[TESTO DA LEGGERE]
Georgina Orellano Ammar, del Sindicato de trabajadorxs sexuales de Argentina si chiede: «Quanto di popolare e intersezionale ci manca nei femminismi, hermanas, per capire un po’ cosa genera in noi un Maradona e per essere in grado di avvicinarsi un po’ al dolore popolare?».
La giornalista femminista Analía Fernández Fuks ha aggiunto: «Avvicinarsi alla figura di Maradona dai femminismi include pensare a un femminismo intersezionale. Non stiamo parlando solo di genere, penso sia molto importante poter guardare alla razza, etnia, classe ed età. In questo caso si tratta di pensare a Maradona dalla posizione dei femminismi popolari».
E tante altre, esposte e non, tante donne del popolo, anonime, magari non politicizzate, lontane da organizzazioni e riflettori, hanno ricevuto un’attenzione inedita. Solo un esempio, molte donne migranti argentine a Barcellona. Peccato che è un’attenzione difficilmente riservata, come loro stesse esprimono in tanti commenti affidati ai social, alle richieste di migliori condizioni di lavoro, magari a servizio delle stesse donne che le attaccano, o perché il loro status migrante non consente loro di vivere come tutte le altre.
Il messaggio, insomma, è comune: lasciateci sentire quello che stiamo sentendo.

[Voci con domande sulle scene]
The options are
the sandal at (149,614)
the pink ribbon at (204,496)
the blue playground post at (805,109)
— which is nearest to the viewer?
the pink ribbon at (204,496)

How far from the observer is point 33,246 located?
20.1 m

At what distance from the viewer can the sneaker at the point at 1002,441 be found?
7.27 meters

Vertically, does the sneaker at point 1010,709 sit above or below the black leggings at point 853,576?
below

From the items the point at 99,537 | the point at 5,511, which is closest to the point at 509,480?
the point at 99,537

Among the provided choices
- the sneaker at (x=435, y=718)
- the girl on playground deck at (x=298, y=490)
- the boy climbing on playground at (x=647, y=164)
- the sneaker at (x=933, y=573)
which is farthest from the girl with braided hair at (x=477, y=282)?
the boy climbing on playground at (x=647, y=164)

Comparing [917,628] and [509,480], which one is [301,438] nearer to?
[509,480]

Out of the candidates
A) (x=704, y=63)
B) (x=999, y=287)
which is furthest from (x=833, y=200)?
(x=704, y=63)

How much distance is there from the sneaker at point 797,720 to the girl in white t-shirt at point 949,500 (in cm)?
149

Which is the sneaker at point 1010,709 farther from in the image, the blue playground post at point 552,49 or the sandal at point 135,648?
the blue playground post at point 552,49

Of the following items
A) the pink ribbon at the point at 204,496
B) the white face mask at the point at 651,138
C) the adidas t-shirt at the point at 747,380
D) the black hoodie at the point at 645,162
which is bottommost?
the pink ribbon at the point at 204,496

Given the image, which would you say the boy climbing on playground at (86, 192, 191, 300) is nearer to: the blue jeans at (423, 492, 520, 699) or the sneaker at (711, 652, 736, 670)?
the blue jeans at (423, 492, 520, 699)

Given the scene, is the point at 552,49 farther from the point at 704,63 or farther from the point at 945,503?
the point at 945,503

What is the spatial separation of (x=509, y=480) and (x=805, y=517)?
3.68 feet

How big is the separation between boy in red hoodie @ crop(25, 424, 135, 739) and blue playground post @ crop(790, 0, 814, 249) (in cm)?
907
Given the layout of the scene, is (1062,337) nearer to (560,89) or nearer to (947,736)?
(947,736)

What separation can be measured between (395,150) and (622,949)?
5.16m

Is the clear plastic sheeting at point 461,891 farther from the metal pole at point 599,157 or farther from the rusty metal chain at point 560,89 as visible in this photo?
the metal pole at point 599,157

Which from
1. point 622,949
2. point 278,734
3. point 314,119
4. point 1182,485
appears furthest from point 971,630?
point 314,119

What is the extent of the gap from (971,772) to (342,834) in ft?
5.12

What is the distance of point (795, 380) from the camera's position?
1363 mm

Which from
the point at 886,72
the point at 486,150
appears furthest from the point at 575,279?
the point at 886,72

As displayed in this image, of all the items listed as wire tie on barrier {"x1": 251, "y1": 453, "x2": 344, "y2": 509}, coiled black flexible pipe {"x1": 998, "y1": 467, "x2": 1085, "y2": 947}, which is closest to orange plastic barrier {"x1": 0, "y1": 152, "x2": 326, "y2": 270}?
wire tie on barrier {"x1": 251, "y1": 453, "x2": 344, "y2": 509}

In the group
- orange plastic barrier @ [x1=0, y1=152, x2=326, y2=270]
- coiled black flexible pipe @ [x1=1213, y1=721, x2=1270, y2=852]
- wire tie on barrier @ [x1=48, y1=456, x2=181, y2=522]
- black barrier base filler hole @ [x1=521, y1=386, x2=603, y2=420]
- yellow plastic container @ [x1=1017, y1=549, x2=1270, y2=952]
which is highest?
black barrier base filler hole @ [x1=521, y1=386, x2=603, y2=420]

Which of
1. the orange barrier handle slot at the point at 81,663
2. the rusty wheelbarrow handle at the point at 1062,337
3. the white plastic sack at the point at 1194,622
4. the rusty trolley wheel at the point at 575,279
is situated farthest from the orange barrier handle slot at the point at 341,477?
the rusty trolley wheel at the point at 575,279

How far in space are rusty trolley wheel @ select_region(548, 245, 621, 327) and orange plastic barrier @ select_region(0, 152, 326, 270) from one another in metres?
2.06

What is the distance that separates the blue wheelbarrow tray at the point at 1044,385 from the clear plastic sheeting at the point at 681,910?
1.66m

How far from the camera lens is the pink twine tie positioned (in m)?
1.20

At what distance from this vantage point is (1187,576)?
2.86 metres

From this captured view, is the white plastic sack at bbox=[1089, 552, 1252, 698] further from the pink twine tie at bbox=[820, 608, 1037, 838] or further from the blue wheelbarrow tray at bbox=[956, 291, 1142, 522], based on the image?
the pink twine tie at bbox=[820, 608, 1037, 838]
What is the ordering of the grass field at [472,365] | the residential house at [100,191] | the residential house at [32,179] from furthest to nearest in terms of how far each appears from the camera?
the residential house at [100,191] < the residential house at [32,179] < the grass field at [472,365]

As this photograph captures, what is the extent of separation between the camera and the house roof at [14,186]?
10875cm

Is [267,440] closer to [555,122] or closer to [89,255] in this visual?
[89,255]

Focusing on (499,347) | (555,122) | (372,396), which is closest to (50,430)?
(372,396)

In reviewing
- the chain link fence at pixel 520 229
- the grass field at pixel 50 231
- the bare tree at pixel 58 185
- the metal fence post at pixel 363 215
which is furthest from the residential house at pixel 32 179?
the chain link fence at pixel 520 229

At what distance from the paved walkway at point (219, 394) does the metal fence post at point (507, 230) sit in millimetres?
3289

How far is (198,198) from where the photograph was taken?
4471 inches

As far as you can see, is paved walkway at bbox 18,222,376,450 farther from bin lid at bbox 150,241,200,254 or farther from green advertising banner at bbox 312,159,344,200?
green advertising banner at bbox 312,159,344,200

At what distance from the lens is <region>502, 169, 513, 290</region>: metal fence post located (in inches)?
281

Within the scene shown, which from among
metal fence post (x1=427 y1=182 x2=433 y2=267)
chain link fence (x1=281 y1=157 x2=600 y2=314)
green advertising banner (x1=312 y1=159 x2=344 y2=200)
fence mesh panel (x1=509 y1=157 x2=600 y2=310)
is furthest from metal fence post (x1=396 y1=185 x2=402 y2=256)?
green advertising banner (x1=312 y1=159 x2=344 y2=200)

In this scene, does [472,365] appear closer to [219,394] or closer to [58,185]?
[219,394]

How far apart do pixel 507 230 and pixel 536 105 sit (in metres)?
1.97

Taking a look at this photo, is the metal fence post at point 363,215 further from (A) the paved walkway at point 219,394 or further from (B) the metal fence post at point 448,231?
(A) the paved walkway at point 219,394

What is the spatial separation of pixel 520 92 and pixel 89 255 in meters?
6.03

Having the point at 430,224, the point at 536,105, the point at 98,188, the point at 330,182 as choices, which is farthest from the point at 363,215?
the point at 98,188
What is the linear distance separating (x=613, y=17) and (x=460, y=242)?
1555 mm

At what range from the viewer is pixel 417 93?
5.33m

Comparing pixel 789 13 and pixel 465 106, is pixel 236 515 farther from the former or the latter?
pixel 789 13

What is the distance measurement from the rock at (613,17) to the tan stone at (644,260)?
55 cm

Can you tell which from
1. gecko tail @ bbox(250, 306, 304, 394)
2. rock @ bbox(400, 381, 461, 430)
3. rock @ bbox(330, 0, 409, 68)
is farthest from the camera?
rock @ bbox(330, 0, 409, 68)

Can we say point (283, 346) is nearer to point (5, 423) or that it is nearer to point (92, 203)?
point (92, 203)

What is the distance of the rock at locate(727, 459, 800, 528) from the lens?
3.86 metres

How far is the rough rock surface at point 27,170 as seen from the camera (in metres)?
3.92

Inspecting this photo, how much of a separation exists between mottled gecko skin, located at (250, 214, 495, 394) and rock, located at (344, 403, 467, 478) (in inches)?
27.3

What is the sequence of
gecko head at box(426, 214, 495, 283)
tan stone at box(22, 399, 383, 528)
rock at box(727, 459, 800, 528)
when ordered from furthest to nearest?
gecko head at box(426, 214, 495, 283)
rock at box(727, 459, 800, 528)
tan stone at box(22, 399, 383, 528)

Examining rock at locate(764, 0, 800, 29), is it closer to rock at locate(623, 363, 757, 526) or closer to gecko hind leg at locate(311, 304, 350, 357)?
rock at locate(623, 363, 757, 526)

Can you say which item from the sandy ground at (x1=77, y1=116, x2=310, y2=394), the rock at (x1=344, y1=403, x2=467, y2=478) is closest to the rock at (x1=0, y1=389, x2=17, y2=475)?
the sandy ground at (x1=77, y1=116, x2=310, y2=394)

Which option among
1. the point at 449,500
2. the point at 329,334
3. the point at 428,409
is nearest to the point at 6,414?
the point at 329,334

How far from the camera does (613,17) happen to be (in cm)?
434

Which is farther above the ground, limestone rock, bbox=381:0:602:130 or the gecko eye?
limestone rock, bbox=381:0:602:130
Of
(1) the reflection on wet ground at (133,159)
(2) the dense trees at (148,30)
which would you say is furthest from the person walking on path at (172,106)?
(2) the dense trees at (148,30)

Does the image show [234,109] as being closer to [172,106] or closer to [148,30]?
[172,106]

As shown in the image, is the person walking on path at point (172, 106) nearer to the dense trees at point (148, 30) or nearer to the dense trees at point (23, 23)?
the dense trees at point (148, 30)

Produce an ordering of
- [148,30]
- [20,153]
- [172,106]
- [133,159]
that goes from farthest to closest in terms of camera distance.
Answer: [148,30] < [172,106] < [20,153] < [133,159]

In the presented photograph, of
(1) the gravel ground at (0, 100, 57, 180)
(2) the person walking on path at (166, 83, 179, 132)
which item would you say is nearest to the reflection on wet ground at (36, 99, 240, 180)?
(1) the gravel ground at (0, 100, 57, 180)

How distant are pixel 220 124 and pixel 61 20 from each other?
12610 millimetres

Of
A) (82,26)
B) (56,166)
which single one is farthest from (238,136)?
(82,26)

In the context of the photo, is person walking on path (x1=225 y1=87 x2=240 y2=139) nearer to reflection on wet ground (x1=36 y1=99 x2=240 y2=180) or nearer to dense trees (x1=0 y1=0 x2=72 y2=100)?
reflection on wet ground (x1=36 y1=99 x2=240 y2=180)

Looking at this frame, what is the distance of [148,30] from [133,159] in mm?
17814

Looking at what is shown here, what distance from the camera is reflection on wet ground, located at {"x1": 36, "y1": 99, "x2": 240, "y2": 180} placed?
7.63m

[PROBLEMA BREVE 1]
Rispondi a queste domande sul testo su Maradona e i femminismi:
(a) A quale sindacato appartiene Georgina Orellano Ammar?
(b) Che professione svolge Analía Fernández Fuks?
(c) In quale città vivono le donne migranti argentine citate come esempio?
[PROBLEMA BREVE 2] Riporta parola per parola il passo del testo su Maradona e i femminismi che si apre con le parole contenenti «E tante altre, esposte» e si chiude con «che stiamo sentendo.».
[PROBLEMA BREVE 3] Prosegui il testo su Maradona e i femminismi dal punto in cui si ferma.
Le voci qui non servono a nulla.

[RISPOSTA SCRITTA 1]
(a) Al Sindicato de trabajadorxs sexuales de Argentina.
(b) È una giornalista femminista.
(c) A Barcellona.

[RISPOSTA SCRITTA 2]
E tante altre, esposte e non, tante donne del popolo, anonime, magari non politicizzate, lontane da organizzazioni e riflettori, hanno ricevuto un’attenzione inedita. Solo un esempio, molte donne migranti argentine a Barcellona. Peccato che è un’attenzione difficilmente riservata, come loro stesse esprimono in tanti commenti affidati ai social, alle richieste di migliori condizioni di lavoro, magari a servizio delle stesse donne che le attaccano, o perché il loro status migrante non consente loro di vivere come tutte le altre.
Il messaggio, insomma, è comune: lasciateci sentire quello che stiamo sentendo.

[RISPOSTA SCRITTA 3]
Il classismo e il razzismo che non si vogliono vedere
Questi attacchi sembrano rivelare tante cose, ma in particolare un punto, un nodo, con una chiarezza che, da una certa posizione, si può dire senza dubbio cristallina: l’assoluta estraneità di molte persone bianche dei nord globali, e che in tanti casi si definiscono intersezionali, ai dolori dei sud del mondo. E, di conseguenza, al valore cruciale della gioia, della rivalsa, e del riscatto da quei dolori.
Questa estraneità, questo distacco totale dalla realtà materiale di quei margini (i sud che, in questa epoca di immense emigrazioni, possono esistere anche nelle più ricche capitali del nord), esula dal caso specifico, e racconta proprio un modo di fare attivismo che sistematicamente nega le passioni e i sentimenti, quei dolori e quelle gioie, nati sotto lo scacco di oppressioni che non riesce a vedere.
Poiché è evidente che ai margini esistono sfumature che al centro, pure con le migliori intenzioni, sfuggono senza speranza. E questo si fa sentire in momenti in cui le sfumature conquistano temporaneamente il centro del discorso.
L’essere irrilevanti davanti a un femminismo che si alimenta di riduzioni e semplificazioni, che vede il patriarcato come un monolite senza nessuna implicazione nella realtà, è una condizione che ci raccontano spesso i femminismi neri e latini, solo per fare un esempio.
Pure se a volte citate astrattamente e fino a che non passano di moda, queste elaborazioni appaiono come quello che sono: faticose e molto scomode da praticare nella vita comune, ma se solo entrassero più spesso tra i saperi condivisi, non staremmo qui a spendere tante parole per qualcosa che risulta a certi occhi ovvio, ad altri assolutamente inspiegabile.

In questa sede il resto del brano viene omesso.